What the task asks: Every line from the opening of the records to the line with "common name: thomson's gazelle" should be restated exactly, with both ends included and the pictures left out.

(Collected data entries)

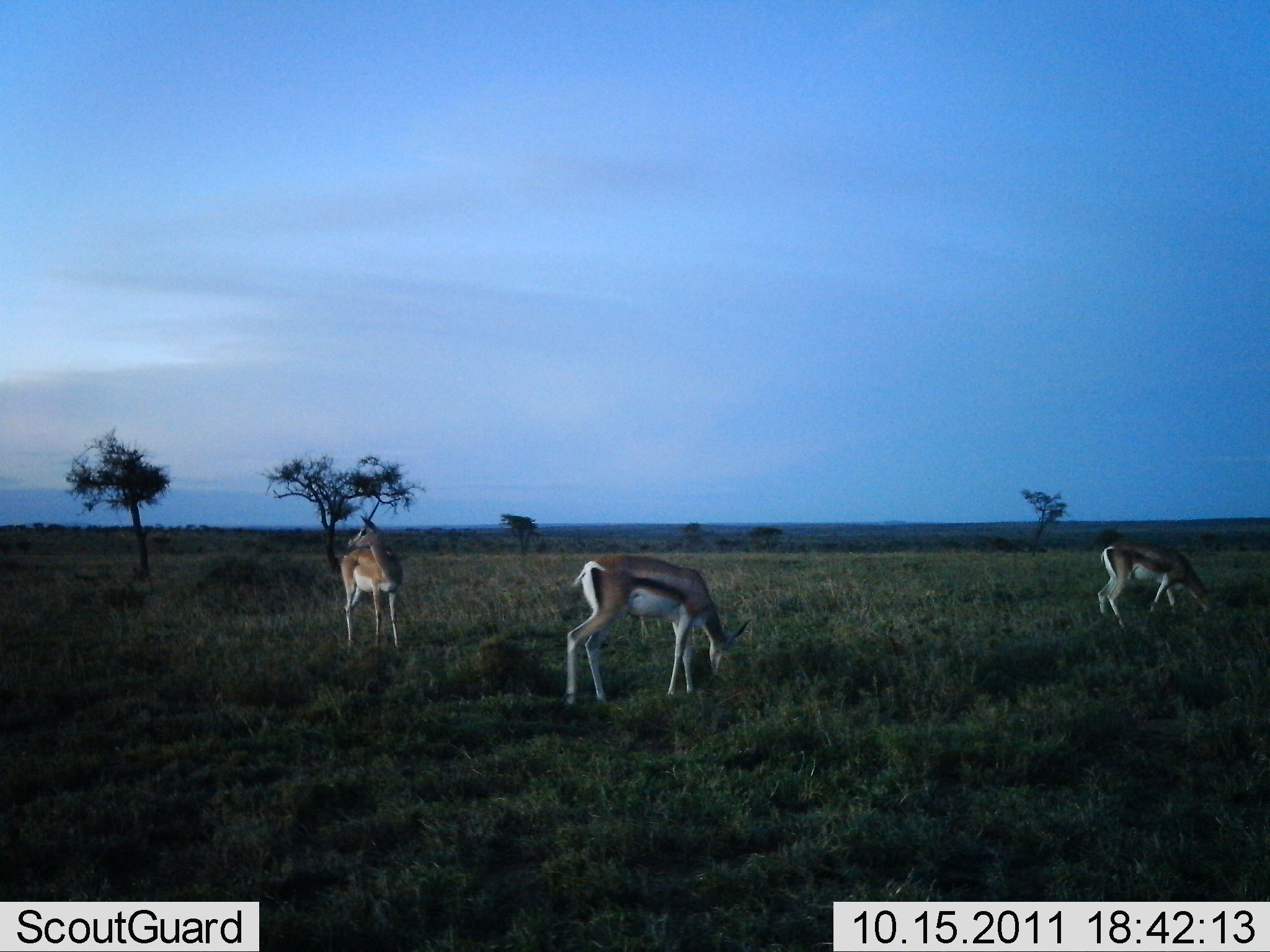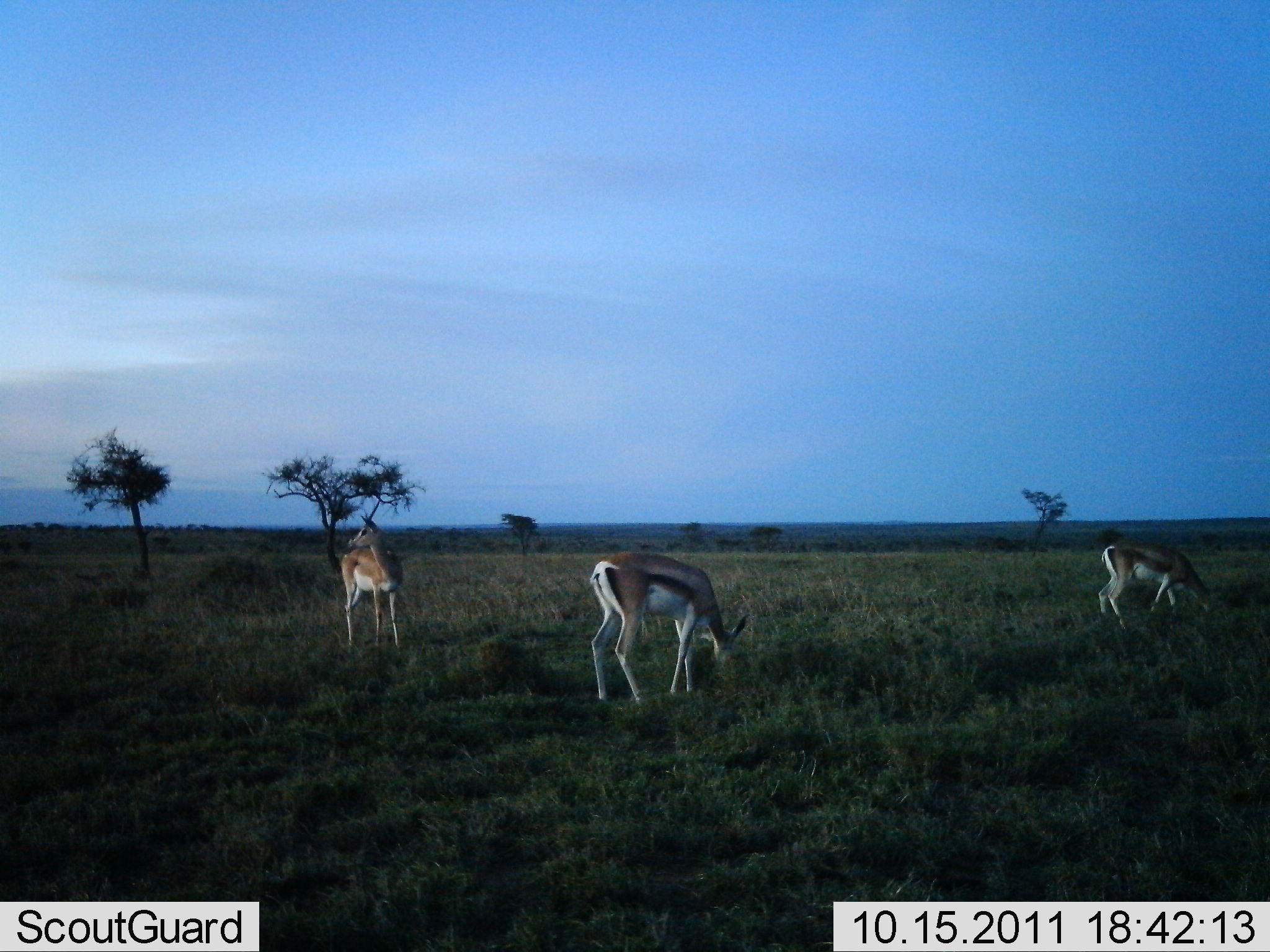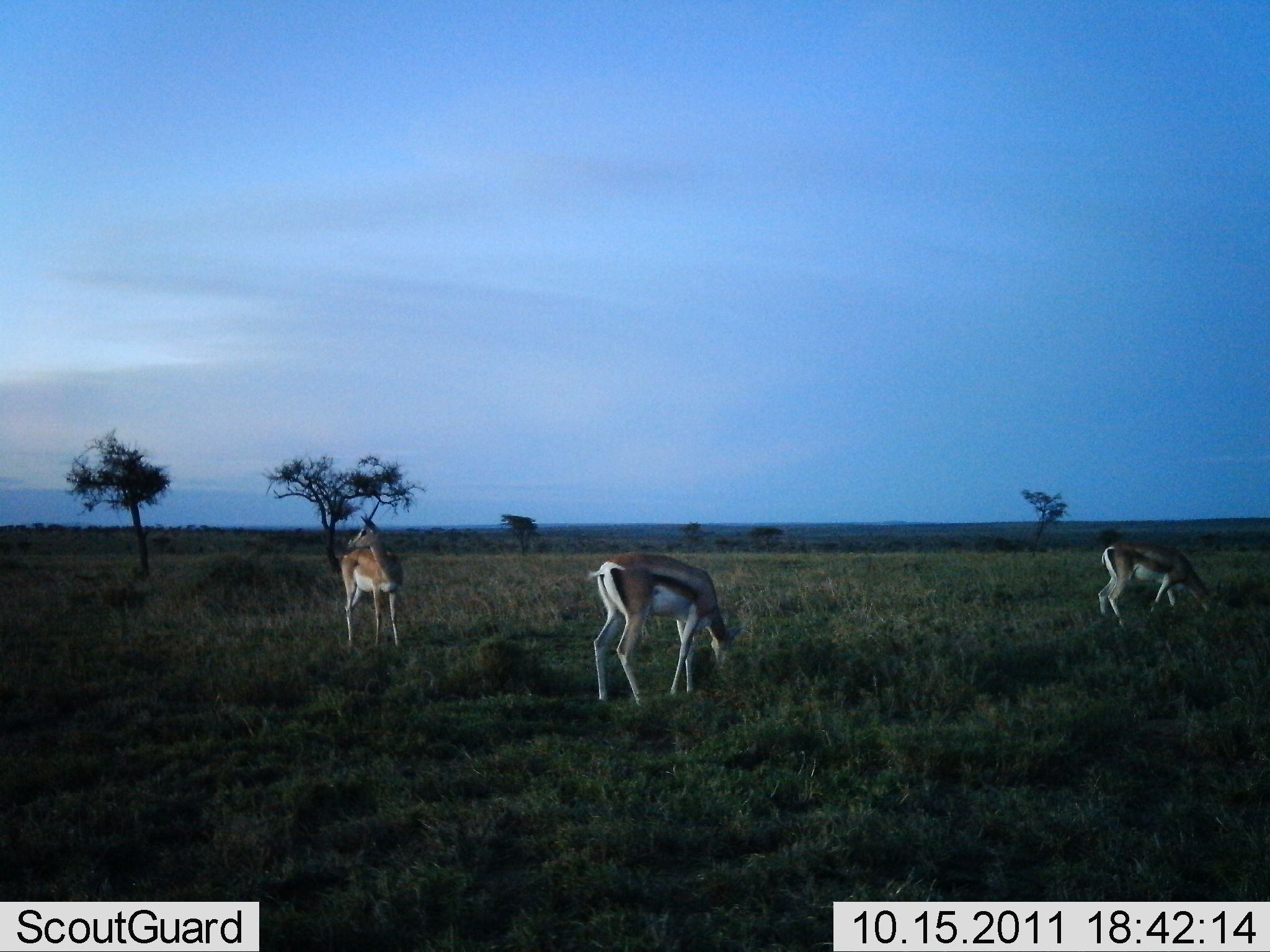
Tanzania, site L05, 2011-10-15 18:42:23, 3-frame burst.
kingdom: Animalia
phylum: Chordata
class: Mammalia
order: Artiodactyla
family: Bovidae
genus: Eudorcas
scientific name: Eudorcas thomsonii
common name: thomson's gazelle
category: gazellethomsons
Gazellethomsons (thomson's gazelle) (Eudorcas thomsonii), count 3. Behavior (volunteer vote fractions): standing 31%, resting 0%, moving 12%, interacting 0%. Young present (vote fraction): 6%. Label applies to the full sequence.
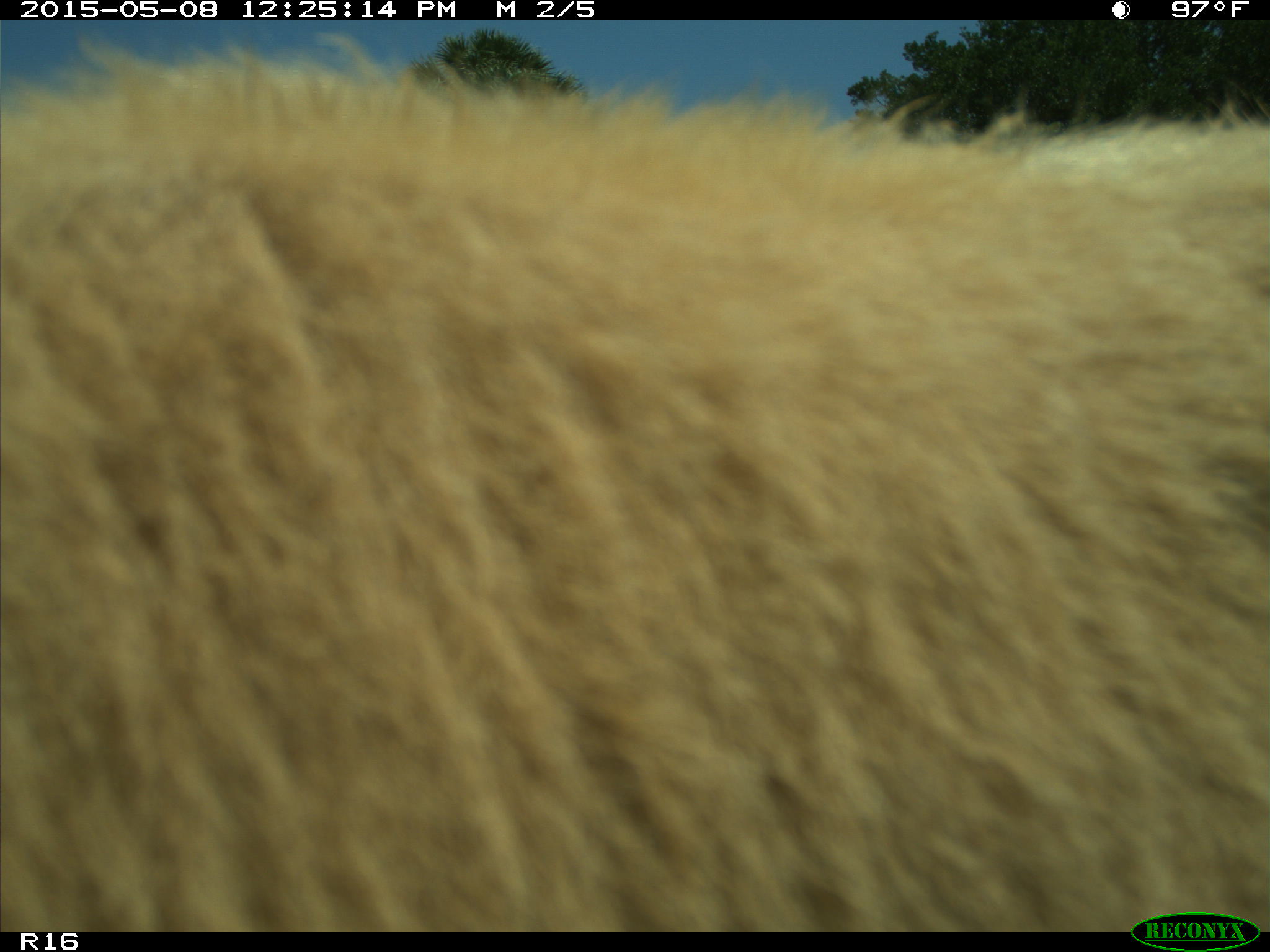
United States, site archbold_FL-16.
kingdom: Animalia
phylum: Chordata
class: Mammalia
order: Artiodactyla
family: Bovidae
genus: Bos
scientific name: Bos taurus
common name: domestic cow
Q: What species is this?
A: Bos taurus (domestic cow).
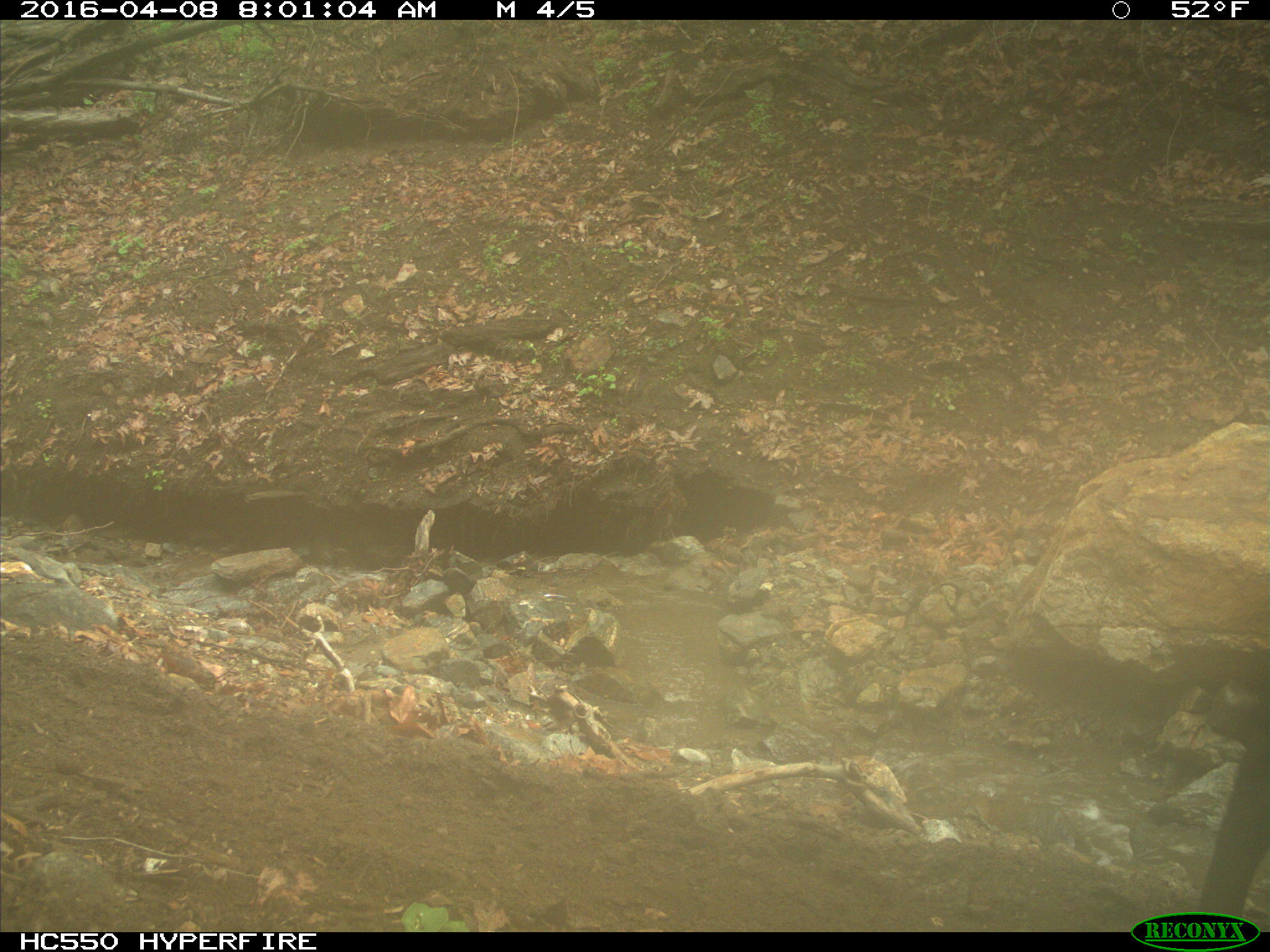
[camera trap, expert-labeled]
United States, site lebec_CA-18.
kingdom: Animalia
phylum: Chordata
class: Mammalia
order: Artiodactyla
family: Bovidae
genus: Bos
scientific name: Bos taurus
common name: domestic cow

Reply:
Tanzania, site L05, 2011-10-15 18:42:23, 3-frame burst.
kingdom: Animalia
phylum: Chordata
class: Mammalia
order: Artiodactyla
family: Bovidae
genus: Eudorcas
scientific name: Eudorcas thomsonii
common name: thomson's gazelle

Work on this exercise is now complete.